**Directions**
Translate this sentence from the Django form wizard question into Spanish: "The wizard consists of 3 ModelForms, and it works flawlessly."

Formwizards for editing in Django

2019-06-13 18:34发布

问题:

I am in the process of making a webapp, and this webapp needs to have a form wizard. The wizard consists of 3 ModelForms, and it works flawlessly. But I need the second form to be a "edit form". That is, i need it to be a form that is passed an instance.

How can you do this with a form wizard? How do you pass in an instance of a model? I see that the FormWizard class has a get_form method, but isnt there a documented way to use the formwizard for editing/reviewing of data?

回答1:

In Django 1.4 you can do something like:

def edit(request):
    initial = {
       0: {'subject': 'Hello', 'sender': 'user@example.com'},
       1: {'message': 'Hi there!'}
       }
    wiz = FormWizard([form1,form2,form3],initial_dict = initial)
    return wiz(request)


回答2:

you can use formwizard class in a view and pass initial there, something like:

def edit(request):
    initial = {0: {'field1':'value1'}}
    return FormWizard([form, some_other_form], initial=initial)

(Dataset entries)
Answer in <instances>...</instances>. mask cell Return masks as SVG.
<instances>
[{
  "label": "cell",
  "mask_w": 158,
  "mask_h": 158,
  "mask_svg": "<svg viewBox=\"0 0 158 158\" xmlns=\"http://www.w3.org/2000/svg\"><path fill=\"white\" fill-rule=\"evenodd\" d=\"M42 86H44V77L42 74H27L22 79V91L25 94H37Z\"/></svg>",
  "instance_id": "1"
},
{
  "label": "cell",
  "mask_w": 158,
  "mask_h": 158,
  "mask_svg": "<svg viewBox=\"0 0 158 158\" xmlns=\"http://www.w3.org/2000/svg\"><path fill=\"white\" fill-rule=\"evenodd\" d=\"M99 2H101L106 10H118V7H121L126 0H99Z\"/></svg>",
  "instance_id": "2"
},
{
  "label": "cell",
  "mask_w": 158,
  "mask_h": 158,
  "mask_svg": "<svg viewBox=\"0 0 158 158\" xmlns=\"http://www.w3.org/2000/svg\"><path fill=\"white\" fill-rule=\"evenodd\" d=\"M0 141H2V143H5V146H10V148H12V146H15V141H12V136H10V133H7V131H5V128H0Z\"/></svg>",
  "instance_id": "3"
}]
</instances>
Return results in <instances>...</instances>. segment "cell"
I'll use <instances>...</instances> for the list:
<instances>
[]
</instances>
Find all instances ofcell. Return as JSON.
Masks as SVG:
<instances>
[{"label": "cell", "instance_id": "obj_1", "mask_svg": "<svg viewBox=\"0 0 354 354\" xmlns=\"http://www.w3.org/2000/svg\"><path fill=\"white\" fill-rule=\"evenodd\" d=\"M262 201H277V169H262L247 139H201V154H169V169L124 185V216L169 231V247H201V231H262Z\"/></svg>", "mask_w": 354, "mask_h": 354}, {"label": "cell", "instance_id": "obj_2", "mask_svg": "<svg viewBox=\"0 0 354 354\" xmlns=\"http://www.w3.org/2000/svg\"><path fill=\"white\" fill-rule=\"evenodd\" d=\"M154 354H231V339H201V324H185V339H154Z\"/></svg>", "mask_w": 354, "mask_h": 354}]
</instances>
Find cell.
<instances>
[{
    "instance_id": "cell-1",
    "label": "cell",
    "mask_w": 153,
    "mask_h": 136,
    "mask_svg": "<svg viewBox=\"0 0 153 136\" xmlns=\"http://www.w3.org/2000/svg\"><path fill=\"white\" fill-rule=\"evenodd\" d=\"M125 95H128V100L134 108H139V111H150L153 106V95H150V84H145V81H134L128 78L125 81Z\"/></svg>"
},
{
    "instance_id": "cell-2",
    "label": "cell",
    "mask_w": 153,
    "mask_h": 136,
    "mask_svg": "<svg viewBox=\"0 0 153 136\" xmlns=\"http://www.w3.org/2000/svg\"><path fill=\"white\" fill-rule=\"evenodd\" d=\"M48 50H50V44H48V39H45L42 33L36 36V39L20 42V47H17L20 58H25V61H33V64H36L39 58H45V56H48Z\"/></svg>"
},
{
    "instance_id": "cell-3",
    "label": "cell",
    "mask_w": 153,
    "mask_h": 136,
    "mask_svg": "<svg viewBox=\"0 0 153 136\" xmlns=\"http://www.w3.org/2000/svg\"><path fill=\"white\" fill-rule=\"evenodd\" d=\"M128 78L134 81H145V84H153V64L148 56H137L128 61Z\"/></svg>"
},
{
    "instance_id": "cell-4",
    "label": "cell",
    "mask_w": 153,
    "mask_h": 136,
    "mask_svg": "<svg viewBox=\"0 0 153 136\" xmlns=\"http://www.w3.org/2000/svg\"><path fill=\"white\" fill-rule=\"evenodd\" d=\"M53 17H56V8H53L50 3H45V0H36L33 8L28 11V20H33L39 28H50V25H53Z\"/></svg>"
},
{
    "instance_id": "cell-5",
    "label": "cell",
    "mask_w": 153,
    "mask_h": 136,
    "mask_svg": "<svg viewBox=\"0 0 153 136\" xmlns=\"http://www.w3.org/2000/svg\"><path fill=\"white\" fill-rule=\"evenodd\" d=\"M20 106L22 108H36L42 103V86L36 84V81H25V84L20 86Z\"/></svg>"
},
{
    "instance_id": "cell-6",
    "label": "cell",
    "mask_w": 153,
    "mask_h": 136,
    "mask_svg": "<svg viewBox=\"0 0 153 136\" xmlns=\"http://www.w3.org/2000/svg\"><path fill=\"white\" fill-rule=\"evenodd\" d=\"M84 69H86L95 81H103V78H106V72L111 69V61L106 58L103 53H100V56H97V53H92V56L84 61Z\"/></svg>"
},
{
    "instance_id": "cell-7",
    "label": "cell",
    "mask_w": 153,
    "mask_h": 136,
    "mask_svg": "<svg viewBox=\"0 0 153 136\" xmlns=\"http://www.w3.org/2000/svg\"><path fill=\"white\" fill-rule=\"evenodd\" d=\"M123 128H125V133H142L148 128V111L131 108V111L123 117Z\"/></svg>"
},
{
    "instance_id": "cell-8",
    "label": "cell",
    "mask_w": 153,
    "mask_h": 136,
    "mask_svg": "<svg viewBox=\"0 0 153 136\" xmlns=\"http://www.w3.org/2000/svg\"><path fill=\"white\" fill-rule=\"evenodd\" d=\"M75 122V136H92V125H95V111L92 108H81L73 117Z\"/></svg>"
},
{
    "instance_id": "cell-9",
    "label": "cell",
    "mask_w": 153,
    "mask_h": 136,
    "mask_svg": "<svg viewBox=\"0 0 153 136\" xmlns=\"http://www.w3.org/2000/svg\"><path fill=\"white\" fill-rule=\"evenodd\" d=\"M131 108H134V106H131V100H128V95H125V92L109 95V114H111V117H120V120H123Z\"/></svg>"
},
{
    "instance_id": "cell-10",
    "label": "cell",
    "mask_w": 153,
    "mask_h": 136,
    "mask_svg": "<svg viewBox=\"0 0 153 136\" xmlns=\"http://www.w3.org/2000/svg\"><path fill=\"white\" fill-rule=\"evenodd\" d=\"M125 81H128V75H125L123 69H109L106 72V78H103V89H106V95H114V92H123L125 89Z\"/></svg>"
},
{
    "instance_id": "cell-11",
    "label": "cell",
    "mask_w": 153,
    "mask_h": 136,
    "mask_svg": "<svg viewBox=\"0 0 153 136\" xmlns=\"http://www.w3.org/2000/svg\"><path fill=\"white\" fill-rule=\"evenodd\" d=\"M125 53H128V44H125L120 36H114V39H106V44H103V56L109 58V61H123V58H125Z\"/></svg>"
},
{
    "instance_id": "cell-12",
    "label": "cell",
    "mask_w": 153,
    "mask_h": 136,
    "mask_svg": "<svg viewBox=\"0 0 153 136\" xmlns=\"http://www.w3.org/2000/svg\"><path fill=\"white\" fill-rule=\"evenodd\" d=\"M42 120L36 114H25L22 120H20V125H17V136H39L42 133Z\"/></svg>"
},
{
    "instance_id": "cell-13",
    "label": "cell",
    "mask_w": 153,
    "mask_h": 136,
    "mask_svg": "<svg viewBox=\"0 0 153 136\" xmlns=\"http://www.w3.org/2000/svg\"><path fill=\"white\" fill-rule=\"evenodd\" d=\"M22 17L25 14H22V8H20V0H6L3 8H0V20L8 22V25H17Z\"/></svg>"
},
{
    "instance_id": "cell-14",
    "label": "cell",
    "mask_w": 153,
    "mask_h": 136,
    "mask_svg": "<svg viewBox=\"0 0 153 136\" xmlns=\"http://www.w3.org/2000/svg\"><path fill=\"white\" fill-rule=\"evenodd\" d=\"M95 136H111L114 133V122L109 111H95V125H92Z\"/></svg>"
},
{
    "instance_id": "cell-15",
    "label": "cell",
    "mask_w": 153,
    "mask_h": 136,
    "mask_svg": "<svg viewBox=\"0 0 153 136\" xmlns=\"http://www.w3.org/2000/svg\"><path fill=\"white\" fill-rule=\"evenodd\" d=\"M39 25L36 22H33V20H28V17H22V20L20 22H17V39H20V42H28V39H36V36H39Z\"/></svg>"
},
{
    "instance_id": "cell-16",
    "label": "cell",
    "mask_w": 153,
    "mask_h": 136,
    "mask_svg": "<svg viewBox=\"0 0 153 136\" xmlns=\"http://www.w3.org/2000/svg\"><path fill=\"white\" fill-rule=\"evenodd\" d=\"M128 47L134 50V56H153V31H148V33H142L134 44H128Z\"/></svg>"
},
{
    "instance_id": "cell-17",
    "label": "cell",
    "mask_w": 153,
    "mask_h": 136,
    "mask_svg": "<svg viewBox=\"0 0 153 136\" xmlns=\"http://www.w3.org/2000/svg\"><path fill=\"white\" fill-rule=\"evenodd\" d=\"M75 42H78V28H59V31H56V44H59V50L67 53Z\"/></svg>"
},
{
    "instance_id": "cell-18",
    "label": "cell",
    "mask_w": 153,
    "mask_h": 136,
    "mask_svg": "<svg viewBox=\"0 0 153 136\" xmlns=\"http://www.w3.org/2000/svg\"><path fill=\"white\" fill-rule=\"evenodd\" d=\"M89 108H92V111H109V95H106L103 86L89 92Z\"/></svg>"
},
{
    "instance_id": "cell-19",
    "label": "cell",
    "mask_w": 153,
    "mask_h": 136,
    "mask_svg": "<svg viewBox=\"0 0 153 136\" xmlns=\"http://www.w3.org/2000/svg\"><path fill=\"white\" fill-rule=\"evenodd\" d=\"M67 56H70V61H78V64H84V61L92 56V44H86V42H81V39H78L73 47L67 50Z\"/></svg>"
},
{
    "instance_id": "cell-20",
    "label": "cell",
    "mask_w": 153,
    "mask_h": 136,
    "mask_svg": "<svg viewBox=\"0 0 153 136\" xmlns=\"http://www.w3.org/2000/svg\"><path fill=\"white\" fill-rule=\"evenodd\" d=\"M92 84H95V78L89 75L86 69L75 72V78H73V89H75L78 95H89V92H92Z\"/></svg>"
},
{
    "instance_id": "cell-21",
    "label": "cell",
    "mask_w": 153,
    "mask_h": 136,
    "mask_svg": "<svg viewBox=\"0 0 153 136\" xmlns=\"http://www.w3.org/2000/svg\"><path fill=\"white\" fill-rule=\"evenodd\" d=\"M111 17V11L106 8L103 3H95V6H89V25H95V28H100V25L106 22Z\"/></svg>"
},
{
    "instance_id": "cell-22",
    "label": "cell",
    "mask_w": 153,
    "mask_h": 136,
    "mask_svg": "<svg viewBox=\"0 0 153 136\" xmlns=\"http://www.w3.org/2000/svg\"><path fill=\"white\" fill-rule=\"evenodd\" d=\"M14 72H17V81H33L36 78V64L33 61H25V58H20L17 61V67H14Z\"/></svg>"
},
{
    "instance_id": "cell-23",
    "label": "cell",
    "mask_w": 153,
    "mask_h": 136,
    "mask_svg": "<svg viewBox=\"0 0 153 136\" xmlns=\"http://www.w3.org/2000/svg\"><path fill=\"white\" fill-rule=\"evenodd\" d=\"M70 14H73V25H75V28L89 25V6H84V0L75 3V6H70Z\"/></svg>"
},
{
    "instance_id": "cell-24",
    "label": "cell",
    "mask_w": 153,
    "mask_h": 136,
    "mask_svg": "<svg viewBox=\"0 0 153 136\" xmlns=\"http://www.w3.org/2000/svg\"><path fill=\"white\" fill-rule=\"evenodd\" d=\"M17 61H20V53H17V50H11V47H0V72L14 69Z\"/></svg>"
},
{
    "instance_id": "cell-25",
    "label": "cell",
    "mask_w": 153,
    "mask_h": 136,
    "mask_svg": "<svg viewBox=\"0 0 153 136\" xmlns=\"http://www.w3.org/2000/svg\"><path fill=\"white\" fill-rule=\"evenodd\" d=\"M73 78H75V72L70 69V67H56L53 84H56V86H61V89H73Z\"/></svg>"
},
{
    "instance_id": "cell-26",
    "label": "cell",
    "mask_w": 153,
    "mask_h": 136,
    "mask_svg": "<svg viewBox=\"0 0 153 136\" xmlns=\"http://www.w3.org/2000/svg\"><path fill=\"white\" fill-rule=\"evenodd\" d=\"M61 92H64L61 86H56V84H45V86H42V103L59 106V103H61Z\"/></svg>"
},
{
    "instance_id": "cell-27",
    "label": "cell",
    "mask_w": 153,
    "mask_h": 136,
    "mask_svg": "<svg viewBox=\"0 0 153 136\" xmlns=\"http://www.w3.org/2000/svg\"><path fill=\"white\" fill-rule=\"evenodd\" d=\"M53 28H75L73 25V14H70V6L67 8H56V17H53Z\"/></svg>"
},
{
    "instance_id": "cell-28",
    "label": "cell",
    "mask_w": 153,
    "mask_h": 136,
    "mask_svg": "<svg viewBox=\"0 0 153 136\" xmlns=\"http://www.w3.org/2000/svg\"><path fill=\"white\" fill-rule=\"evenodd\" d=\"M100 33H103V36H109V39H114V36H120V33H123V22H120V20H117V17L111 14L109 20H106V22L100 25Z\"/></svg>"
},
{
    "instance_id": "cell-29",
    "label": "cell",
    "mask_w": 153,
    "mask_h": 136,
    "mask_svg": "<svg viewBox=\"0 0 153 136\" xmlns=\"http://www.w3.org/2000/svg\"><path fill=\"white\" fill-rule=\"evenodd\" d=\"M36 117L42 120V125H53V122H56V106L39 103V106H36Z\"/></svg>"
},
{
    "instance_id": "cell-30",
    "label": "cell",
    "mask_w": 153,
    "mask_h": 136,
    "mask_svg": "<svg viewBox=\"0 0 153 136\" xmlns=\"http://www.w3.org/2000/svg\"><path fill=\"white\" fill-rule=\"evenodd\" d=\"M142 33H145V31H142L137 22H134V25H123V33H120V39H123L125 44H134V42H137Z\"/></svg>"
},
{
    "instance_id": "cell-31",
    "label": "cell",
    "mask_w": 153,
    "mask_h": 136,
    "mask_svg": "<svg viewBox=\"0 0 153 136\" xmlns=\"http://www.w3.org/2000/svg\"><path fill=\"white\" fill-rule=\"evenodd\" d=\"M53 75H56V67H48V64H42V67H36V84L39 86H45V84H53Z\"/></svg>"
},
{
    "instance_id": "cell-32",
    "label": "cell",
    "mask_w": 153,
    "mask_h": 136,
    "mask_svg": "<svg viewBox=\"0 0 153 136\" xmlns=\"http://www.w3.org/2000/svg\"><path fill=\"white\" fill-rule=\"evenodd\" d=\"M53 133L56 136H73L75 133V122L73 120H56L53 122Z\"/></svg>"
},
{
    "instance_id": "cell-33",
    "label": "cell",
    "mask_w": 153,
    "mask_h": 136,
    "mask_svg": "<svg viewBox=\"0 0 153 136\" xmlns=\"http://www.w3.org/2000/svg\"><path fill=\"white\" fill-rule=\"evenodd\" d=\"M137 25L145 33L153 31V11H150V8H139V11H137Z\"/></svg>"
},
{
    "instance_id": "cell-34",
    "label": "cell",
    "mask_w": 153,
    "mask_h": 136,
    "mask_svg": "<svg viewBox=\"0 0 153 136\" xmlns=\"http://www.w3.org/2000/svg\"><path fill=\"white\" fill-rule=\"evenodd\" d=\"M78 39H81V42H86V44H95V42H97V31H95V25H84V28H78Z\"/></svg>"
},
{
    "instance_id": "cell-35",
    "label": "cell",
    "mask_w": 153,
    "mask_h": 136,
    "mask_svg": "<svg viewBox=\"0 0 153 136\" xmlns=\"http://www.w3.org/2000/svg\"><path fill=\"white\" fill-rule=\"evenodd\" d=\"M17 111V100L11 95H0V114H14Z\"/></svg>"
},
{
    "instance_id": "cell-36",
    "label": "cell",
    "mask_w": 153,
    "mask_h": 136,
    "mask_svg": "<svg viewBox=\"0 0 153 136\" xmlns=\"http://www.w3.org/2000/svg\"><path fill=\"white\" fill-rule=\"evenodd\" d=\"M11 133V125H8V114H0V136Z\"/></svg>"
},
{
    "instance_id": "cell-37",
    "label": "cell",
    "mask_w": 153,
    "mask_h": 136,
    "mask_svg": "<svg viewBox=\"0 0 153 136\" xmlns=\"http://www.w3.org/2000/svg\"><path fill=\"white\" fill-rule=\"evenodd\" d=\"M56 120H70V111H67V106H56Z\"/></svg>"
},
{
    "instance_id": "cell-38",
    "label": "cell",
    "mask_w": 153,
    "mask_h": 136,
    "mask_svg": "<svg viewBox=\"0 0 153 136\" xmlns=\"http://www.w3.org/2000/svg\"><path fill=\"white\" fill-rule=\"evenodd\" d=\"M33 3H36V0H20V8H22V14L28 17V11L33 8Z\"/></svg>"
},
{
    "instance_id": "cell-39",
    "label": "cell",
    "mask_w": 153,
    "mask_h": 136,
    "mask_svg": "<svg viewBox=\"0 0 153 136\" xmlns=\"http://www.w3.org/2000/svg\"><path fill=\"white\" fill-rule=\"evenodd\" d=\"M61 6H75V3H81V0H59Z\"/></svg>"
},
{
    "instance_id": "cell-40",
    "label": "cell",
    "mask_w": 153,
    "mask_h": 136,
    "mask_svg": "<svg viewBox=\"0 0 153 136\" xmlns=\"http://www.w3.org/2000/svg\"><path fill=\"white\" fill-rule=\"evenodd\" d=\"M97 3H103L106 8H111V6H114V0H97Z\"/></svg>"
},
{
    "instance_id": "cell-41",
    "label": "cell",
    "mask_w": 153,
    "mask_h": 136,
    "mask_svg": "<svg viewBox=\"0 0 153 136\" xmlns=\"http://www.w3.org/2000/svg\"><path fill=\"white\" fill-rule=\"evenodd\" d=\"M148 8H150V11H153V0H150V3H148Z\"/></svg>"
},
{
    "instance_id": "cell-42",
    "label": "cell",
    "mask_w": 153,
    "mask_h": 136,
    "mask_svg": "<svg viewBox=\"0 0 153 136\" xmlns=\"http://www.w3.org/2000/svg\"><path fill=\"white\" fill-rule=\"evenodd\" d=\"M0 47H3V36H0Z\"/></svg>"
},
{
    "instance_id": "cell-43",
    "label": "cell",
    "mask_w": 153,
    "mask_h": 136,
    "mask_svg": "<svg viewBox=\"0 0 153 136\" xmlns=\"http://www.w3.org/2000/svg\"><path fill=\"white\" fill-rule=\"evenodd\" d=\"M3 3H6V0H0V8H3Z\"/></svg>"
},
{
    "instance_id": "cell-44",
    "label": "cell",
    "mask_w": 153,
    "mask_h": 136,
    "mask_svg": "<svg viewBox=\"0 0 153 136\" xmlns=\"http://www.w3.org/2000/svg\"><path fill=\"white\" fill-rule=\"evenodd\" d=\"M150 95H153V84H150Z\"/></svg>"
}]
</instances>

**Answer to this task**
El asistente consta de 3 ModelForms y funciona a la perfección.